Rhodes asked whether security budgets were growing. "As long as you can relate a budget to a business value," Masserini said, "funding isn't that difficult." To get the budget, or to make the sale, Molinaro said you've got to know your audience, and speak business language. Lozada advised that technology that slows down the business "is a no-sale." Know your culture, and know your business case.
The panel closed with final advice on pitches: "Be brief, be brilliant, and be gone."
SINET Thinks Forward with Feris Rifai: Talking Value-at-Risk with Your Board of Directors.
Feris Rifai,CEO of Bay Dynamics, took up the topic of value-at-risk, and how to communicate it to your board.
You need, he said, to learn to think risk in order to talk value-at-risk to directors. Not all risks are equal. Vulnerability without threat is not a risk, and neither is threat without vulnerability. Begin by identifying the most valuable assets, and then apply the risk equation, and assign your security resources accordingly.

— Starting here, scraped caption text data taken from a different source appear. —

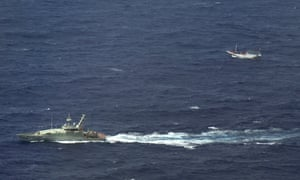An Australian navy boat shadows a boat believed to be carrying up asylum seekers off Indonesia.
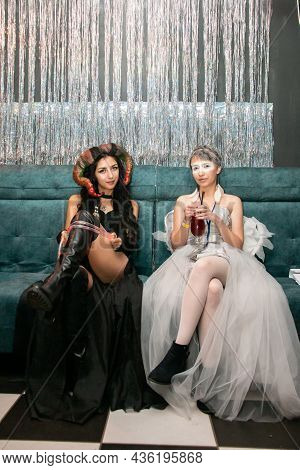 Minsk. Belarus. 10.13.2021. Halloween Party. Two Girls In Special Outfits And Professional Makeup Lo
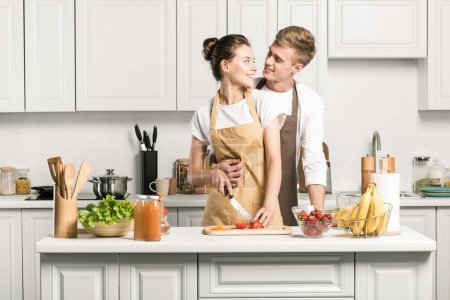 Photo for Boyfriend hugging girlfriend while she cooking salad in kitchen - Royalty Free Image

Are you looking at threat models in a structured way? Are you thinking of threats, vulnerabilities, and impacts separately, or are you looking at their points of intersection? Boards are becoming more involved, more interested, and more engaged. They're concerned about cyber, and they're holding the CISO's feet to the fire. Sarbanes-Oxley is in the process of repeating itself in our industry (that is, boards are increasingly held liable for cyber security issues). CISOs need to communicate, and they can't be exclusively technical.
Rifai then offered several steps CISOs should follow in approaching the board:
- Paint a picture that tells a story.
- Focus on asset value.
- Present the top risks.
- Present trends.
- Explain actions' impact.
- Support your case with technical metrics.

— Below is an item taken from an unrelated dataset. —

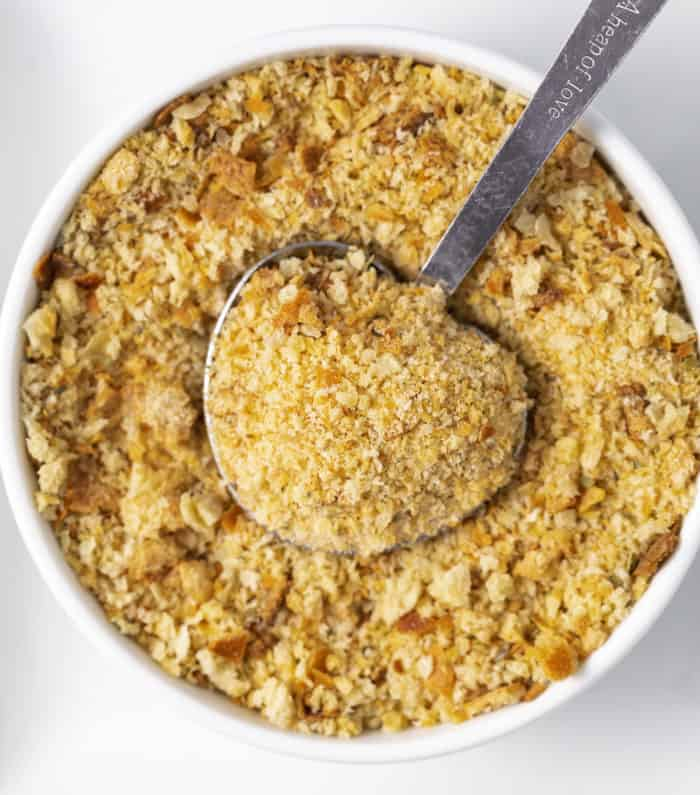 A tablespoon in a white bowl full of homemade breadcrumbs.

- And, above all, use a consistent format.
CISOs, Rifai concluded, tend to have short tenures because they can't communicate their insights. CISOs need to get their house in order, work closely with their board, and be good at prioritizing. Rifai closed by advising CISOs to think, speak, and act like a risk professional. And risk professionals mitigate, accept, or transfer risk.
Communicating with the Board on Cybersecurity.
The final panel was on communicating with the board about cyber security. James Kaplan (Partner, McKinsey and Company) moderated a discussion among Charles Blauner (CISO, Citi), Gary Greeenfield (Board of Directors, Diebold), Jay Leek (CISO, Blackstone), and Linda Levinson (Board Member, Hertz Corporation).
Levinson began by noting that board involvement has changed dramatically over the last five years. Cybersecurity is no longer an issue simply to be bucked to the audit committee. This has happened because of the increasing (and accurate) perception of the magnitude of cyber risk. A really serious cyber incident, according to Blauner, is one of the few things that could destroy a major bank.
Greenfield agreed that board members now get it. He believe we need to seed boards with tech-savvy people. Speaking as a board member, Levinson said, "I want to know that controls, that safeguards, are rigorous. I don't need to know them in tech detail."
Leek doesn't think technical savvy is really that important on the board. Threat profiles very greatly from company to company, and CISOs need to educate the board on its specific risks.
Blauner thought that regulators, above all, want to see that the board is able to credibly challenge what it hears from the CISO. Thus CISOs must be able to understand their audience and speak its language.
To the final question about what would be the most important item for a board agenda, Leek thought it should be one that gets the board asking questions. Blauner thought it should be threats in the reals world that could seriously damage the business.
SINET CEO Robert Rodriguez closed the event and thanked the participants. He summarized the key points made at the conference, and finished with a look forward to the next SINET conference in Sydney, Australia.